Task objective: In the data below, change each "lamp post" to "street light" and reproduce the lines with all other wording intact.

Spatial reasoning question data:
+--
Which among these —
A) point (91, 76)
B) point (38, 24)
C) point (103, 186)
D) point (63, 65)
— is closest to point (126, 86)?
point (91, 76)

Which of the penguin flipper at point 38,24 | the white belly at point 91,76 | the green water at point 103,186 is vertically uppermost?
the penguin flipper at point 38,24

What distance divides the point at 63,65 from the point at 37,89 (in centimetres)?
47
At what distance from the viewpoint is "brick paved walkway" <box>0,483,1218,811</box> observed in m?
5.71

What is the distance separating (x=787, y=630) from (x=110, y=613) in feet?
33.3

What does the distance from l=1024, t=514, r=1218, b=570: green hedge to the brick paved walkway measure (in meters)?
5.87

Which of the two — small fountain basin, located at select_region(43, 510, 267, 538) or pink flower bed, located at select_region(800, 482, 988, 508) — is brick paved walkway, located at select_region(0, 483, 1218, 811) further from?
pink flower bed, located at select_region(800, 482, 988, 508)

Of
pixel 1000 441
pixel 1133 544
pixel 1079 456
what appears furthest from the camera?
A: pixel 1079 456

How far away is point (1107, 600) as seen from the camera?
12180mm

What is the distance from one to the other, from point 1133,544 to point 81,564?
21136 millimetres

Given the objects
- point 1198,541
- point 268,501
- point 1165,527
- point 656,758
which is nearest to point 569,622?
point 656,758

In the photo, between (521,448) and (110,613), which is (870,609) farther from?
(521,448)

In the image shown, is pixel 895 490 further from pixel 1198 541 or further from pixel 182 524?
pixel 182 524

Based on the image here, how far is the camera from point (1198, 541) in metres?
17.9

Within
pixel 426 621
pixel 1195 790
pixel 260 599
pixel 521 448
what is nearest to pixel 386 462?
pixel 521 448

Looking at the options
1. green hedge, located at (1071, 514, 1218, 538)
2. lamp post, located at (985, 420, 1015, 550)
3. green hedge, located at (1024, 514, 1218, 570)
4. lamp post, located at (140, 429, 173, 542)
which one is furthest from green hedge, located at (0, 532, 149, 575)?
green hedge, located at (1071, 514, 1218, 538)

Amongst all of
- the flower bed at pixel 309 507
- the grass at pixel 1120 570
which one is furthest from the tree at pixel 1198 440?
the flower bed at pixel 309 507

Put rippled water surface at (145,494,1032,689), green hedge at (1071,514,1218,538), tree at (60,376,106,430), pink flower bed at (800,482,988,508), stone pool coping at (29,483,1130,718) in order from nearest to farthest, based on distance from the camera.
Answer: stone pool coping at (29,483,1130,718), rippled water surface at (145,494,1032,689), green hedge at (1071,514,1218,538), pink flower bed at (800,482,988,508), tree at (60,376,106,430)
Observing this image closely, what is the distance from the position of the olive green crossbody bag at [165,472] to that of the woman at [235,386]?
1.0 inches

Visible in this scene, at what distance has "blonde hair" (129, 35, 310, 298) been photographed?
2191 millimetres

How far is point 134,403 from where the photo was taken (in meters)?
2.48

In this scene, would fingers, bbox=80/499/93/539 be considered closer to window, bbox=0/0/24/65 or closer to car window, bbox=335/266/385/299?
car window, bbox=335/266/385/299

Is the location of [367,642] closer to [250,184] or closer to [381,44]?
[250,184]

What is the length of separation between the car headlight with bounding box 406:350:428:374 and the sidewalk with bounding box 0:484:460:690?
+--
Problem solution:
Which among these —
A) point (91, 76)
B) point (38, 24)
C) point (103, 186)
D) point (63, 65)
— is closest to point (126, 86)?
point (91, 76)

Which of the penguin flipper at point 38,24 | the white belly at point 91,76 | the green water at point 103,186 is vertically uppermost?
the penguin flipper at point 38,24

What distance divides the point at 63,65 from the point at 37,89 (in centimetres)?
47
At what distance from the viewpoint is "brick paved walkway" <box>0,483,1218,811</box> observed in m?
5.71

What is the distance separating (x=787, y=630) from (x=110, y=613) in feet?
33.3

What does the distance from l=1024, t=514, r=1218, b=570: green hedge to the brick paved walkway measure (in meters)?
5.87

Which of the two — small fountain basin, located at select_region(43, 510, 267, 538) or pink flower bed, located at select_region(800, 482, 988, 508) — is brick paved walkway, located at select_region(0, 483, 1218, 811) further from?
pink flower bed, located at select_region(800, 482, 988, 508)

Of
pixel 1000 441
pixel 1133 544
pixel 1079 456
what appears furthest from the camera?
A: pixel 1079 456

How far away is point (1107, 600) as seen from the camera?
12180mm

What is the distance from one to the other, from point 1133,544 to point 81,564?
21136 millimetres

Given the objects
- point 1198,541
- point 268,501
- point 1165,527
- point 656,758
which is nearest to point 569,622?
point 656,758

In the photo, between (521,448) and (110,613), which is (870,609) farther from?
(521,448)

In the image shown, is pixel 895 490 further from pixel 1198 541 or further from pixel 182 524?
pixel 182 524

Based on the image here, how far is the camera from point (1198, 541) in metres?
17.9

Within
pixel 426 621
pixel 1195 790
pixel 260 599
pixel 521 448
what is nearest to pixel 386 462?
pixel 521 448

Looking at the options
1. green hedge, located at (1071, 514, 1218, 538)
2. street light, located at (985, 420, 1015, 550)
3. green hedge, located at (1024, 514, 1218, 570)
4. street light, located at (140, 429, 173, 542)
which one is furthest from green hedge, located at (0, 532, 149, 575)?
green hedge, located at (1071, 514, 1218, 538)

Amongst all of
- the flower bed at pixel 309 507
- the grass at pixel 1120 570
which one is furthest from the tree at pixel 1198 440?
the flower bed at pixel 309 507

Put rippled water surface at (145,494,1032,689), green hedge at (1071,514,1218,538), tree at (60,376,106,430), pink flower bed at (800,482,988,508), stone pool coping at (29,483,1130,718) in order from nearest to farthest, based on distance from the camera.
Answer: stone pool coping at (29,483,1130,718), rippled water surface at (145,494,1032,689), green hedge at (1071,514,1218,538), pink flower bed at (800,482,988,508), tree at (60,376,106,430)
Observing this image closely, what is the distance from the position of the olive green crossbody bag at [165,472] to that of the woman at [235,386]?
1.0 inches

Visible in this scene, at what distance has "blonde hair" (129, 35, 310, 298) been photographed?
2191 millimetres

How far is point 134,403 from where the photo was taken (in meters)?
2.48

In this scene, would fingers, bbox=80/499/93/539 be considered closer to window, bbox=0/0/24/65 or closer to car window, bbox=335/266/385/299?
car window, bbox=335/266/385/299

Is the location of [367,642] closer to [250,184] or closer to [381,44]?
[250,184]

What is the length of separation between the car headlight with bounding box 406:350:428:374 and the sidewalk with bounding box 0:484:460:690?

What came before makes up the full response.